--- start of DATA TO PROCESS ---
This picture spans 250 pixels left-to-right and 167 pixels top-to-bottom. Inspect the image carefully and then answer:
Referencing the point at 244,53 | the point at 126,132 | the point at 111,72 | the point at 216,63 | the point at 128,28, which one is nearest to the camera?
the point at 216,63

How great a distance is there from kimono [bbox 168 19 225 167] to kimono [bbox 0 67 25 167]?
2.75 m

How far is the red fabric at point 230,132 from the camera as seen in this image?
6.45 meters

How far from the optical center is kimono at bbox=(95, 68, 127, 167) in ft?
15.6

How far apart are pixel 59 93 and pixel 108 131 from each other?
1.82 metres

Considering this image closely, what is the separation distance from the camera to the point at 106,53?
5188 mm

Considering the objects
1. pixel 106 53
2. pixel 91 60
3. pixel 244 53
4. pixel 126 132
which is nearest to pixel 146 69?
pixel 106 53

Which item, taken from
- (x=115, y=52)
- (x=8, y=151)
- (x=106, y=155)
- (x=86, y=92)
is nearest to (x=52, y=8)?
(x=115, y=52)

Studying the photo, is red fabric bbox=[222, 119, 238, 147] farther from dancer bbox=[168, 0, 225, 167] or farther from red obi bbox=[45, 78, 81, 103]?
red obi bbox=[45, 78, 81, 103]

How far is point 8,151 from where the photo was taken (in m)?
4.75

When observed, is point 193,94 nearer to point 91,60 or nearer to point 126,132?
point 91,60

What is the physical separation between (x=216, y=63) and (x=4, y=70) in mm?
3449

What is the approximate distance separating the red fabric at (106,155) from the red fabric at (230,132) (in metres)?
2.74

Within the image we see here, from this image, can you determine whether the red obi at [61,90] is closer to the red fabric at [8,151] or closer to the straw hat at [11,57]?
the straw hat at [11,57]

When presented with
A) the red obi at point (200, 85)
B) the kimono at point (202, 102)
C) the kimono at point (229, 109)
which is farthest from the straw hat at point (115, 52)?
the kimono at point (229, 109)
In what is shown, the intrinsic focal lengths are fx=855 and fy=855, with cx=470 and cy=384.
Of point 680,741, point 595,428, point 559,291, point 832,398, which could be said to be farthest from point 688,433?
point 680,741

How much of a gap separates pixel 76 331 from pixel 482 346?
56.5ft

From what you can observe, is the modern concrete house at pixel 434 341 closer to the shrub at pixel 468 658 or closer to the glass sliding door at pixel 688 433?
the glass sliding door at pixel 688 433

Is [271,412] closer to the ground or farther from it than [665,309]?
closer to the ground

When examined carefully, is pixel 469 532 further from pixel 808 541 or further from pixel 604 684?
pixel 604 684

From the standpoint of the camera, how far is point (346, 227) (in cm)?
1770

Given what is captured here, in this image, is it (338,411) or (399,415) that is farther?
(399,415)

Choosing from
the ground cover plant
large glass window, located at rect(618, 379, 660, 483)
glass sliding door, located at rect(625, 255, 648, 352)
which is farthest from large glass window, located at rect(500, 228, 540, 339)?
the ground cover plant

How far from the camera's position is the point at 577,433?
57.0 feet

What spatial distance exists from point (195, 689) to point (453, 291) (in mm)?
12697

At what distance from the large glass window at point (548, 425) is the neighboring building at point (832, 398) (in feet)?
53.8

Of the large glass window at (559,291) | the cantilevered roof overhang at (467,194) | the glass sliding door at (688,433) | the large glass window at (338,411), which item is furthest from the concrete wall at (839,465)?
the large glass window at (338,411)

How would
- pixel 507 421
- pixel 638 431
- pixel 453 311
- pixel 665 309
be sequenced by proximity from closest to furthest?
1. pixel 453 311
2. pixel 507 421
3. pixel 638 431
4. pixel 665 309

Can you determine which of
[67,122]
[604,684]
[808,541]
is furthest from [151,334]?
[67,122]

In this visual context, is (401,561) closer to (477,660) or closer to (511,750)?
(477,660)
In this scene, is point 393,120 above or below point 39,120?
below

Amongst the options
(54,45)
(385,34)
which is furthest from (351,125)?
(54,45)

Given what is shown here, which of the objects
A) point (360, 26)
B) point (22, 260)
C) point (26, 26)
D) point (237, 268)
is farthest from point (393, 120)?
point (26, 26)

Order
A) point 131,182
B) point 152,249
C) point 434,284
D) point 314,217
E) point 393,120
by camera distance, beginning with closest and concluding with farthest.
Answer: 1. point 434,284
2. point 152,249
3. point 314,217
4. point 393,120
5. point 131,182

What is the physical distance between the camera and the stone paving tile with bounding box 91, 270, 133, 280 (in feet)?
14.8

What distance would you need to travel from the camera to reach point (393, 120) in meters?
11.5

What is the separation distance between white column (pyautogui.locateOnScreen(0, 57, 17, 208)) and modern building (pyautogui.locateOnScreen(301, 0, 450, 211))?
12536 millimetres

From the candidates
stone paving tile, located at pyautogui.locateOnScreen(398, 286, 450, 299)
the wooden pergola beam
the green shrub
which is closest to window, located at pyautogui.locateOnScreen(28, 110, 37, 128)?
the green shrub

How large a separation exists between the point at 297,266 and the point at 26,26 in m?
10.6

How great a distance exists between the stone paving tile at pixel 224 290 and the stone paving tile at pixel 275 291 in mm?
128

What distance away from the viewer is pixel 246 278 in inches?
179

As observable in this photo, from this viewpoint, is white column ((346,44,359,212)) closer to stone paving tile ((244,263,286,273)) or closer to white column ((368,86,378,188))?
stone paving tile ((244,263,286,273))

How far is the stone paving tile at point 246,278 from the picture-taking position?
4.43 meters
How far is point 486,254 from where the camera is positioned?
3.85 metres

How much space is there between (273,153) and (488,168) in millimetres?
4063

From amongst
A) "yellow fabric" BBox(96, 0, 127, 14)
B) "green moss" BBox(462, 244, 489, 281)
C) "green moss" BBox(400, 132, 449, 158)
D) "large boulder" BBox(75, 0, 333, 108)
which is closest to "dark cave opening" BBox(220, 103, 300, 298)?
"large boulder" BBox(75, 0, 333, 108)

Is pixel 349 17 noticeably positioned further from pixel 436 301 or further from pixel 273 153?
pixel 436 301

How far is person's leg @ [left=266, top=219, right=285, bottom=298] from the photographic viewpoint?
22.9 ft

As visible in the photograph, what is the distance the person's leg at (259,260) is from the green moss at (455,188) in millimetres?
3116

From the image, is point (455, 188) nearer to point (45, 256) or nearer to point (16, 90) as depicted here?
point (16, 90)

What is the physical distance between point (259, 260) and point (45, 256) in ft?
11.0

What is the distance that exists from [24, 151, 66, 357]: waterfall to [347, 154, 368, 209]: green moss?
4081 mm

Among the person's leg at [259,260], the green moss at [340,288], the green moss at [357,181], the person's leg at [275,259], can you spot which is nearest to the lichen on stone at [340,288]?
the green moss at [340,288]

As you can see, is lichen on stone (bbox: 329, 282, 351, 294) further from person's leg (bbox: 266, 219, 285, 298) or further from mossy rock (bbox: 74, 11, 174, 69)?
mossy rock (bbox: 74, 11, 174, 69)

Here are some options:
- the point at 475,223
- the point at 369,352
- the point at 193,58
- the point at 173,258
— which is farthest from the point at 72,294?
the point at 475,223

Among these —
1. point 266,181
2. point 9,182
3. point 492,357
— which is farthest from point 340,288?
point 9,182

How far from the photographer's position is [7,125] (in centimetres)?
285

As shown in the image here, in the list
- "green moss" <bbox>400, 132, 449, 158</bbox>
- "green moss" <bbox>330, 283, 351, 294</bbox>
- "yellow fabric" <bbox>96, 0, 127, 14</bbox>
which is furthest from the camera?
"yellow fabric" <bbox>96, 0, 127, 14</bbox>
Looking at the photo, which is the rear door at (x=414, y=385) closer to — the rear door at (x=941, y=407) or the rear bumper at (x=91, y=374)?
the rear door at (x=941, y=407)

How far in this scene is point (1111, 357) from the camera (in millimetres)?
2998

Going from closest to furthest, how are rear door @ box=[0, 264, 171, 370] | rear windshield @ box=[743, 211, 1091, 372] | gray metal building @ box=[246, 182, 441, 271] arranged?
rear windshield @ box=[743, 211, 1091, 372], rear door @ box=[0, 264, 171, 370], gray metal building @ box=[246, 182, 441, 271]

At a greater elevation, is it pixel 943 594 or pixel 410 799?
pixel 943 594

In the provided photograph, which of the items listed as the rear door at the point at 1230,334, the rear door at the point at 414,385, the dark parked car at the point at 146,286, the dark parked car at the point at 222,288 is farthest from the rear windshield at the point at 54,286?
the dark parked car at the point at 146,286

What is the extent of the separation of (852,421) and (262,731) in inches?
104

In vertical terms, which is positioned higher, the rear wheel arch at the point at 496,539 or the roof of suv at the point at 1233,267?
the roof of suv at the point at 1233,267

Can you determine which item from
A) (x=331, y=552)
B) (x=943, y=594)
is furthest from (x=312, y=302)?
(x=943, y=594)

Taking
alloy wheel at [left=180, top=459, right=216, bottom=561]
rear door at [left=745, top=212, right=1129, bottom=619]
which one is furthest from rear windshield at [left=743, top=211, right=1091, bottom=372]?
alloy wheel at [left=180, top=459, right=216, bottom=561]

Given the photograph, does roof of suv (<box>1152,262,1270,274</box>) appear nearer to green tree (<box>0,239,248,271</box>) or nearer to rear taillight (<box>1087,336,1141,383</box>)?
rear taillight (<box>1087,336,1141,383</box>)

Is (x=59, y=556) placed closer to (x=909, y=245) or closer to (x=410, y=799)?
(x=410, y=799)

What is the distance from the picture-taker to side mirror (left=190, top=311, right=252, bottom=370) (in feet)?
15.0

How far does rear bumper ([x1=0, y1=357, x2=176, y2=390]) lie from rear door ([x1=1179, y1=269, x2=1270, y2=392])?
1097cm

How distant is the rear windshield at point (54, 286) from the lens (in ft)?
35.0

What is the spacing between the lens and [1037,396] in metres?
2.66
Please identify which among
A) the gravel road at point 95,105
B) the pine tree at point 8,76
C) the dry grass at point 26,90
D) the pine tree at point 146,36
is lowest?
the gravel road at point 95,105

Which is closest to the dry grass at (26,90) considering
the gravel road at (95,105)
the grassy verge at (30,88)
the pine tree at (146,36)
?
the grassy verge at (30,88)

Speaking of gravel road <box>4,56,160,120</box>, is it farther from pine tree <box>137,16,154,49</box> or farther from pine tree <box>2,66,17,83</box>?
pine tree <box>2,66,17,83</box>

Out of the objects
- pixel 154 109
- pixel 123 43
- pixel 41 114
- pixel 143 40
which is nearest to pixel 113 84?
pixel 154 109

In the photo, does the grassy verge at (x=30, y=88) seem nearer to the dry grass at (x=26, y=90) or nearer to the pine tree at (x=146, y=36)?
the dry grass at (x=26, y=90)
--- end of DATA TO PROCESS ---
▶ _EXERCISE TASK_: Starting from the line with "Which is closest to the" and ending with the final line of the data, quote every line exactly, both ends included.

▶ _COMPLETE RESPONSE_:
Which is closest to the dry grass at (26,90) considering
the gravel road at (95,105)
the grassy verge at (30,88)
the pine tree at (146,36)
?
the grassy verge at (30,88)

Speaking of gravel road <box>4,56,160,120</box>, is it farther from pine tree <box>137,16,154,49</box> or farther from pine tree <box>2,66,17,83</box>?
pine tree <box>2,66,17,83</box>

Out of the objects
- pixel 154 109
- pixel 123 43
- pixel 41 114
- pixel 143 40
which is nearest to pixel 113 84?
pixel 154 109

In the photo, does the grassy verge at (x=30, y=88) seem nearer to the dry grass at (x=26, y=90) or nearer to the pine tree at (x=146, y=36)?
the dry grass at (x=26, y=90)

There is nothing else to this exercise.